Rep. Richard Foster, a Nome Democrat who has seen 17 special sessions held during his 18 years as a legislator, agreed the 60-member Legislature cannot finish its work even during the current limit.
Five of those special sessions focused on subsistence legislation, an issue the Bush caucus fought for, Foster said. He sees minorities having less time to get their bills heard under the new proposal.
More importantly, Foster said being a legislator is about spending time on making laws.
"Our primary job is to represent the people," Foster said. "It's not to go home and run a business."
The words "balance of power" continued to surface among the bill's critics on Tuesday. Sen.

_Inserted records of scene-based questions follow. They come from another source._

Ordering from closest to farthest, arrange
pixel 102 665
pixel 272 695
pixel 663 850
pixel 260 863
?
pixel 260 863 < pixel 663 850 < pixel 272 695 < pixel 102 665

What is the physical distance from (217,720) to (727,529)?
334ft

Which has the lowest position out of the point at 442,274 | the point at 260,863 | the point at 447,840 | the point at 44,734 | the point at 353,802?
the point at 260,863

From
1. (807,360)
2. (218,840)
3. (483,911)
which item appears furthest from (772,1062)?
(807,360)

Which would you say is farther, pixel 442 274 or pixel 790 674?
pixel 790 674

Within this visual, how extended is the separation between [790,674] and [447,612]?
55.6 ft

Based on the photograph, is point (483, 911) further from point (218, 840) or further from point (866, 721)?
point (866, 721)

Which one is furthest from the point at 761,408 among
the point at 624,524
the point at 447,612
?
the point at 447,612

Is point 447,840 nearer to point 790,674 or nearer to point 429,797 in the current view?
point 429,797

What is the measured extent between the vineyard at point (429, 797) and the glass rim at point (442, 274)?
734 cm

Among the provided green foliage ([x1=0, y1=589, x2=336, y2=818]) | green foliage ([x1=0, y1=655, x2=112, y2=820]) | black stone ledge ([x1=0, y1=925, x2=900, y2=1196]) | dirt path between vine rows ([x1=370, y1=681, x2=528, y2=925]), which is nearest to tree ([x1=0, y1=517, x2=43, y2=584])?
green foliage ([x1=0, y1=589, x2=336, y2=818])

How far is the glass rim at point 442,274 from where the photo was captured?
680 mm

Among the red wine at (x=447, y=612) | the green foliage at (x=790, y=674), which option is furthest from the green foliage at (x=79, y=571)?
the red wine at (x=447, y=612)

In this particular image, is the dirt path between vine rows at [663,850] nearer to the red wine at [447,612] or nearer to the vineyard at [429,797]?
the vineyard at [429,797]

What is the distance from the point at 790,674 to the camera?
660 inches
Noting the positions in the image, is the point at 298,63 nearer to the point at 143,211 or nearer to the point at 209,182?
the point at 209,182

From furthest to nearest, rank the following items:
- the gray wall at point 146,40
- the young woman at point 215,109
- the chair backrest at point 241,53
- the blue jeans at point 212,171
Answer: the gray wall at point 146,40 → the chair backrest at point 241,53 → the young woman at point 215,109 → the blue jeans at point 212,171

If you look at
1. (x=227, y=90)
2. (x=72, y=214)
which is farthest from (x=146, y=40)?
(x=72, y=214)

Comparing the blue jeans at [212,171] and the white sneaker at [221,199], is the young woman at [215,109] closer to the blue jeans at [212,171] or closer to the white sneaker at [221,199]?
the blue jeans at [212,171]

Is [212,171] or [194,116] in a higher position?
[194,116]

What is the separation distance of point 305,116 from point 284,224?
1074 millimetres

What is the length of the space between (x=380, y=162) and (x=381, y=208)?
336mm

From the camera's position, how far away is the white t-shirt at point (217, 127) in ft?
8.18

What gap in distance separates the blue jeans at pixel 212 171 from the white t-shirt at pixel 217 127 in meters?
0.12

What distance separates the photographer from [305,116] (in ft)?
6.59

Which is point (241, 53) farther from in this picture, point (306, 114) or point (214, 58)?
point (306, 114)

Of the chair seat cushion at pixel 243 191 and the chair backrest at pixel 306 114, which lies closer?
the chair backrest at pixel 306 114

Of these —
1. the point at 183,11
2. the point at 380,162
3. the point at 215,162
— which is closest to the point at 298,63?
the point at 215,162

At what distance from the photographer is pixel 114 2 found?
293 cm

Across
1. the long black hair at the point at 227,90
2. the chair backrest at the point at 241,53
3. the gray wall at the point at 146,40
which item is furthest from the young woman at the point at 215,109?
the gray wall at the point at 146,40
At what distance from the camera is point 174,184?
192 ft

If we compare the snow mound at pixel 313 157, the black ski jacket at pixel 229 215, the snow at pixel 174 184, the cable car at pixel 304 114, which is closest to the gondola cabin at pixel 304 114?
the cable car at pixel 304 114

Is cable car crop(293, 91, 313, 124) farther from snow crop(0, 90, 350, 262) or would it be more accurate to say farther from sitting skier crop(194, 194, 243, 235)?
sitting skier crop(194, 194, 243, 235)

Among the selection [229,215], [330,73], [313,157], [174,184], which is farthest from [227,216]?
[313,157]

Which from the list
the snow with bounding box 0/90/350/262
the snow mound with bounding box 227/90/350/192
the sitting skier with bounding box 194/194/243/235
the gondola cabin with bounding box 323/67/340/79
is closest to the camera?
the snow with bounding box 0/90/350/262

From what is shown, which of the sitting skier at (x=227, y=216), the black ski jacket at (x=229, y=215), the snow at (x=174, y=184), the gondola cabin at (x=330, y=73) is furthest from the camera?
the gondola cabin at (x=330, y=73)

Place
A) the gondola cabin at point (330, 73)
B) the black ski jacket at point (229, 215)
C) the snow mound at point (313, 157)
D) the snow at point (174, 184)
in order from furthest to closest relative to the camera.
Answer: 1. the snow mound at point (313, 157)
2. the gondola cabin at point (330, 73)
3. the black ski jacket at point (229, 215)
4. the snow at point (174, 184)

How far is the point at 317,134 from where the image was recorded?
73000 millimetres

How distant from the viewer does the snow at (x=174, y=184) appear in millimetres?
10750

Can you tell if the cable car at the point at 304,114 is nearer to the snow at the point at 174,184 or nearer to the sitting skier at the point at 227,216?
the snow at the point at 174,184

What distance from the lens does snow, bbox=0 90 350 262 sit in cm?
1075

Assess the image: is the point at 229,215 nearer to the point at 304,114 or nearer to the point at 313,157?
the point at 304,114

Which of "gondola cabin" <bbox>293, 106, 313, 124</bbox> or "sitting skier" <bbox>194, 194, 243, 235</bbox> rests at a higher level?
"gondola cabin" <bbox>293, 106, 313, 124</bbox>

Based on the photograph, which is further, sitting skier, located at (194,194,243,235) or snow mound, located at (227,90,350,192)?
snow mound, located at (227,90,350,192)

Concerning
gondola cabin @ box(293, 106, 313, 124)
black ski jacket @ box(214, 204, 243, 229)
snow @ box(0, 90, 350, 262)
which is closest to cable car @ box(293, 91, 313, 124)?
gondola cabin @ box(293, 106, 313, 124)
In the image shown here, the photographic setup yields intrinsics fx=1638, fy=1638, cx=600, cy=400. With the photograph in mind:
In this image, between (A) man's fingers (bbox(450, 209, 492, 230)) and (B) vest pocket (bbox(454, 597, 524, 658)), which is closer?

Kim Elton, D-Juneau, said a shorter session gives the governor opportunity to focus on his agenda and less time for legislators to repair his bills, if they object.
"It's easier not to get things done," Elton added.
Juneau Assembly member Jonathan Anderson, who teaches public administration at the University of Southeast Alaska, said citizens often perceive the Legislature as doing nothing until the last two weeks.
"You can't say that nothing goes on," said Anderson, agreeing that lawmakers are busy meeting with state experts in Juneau, debating bills in committees and corresponding with constituents.
The city does not have an official position on this bill, he said. From a personal standpoint, he said it is difficult to measure because it's an emotional issue over whether lawmakers waste their time.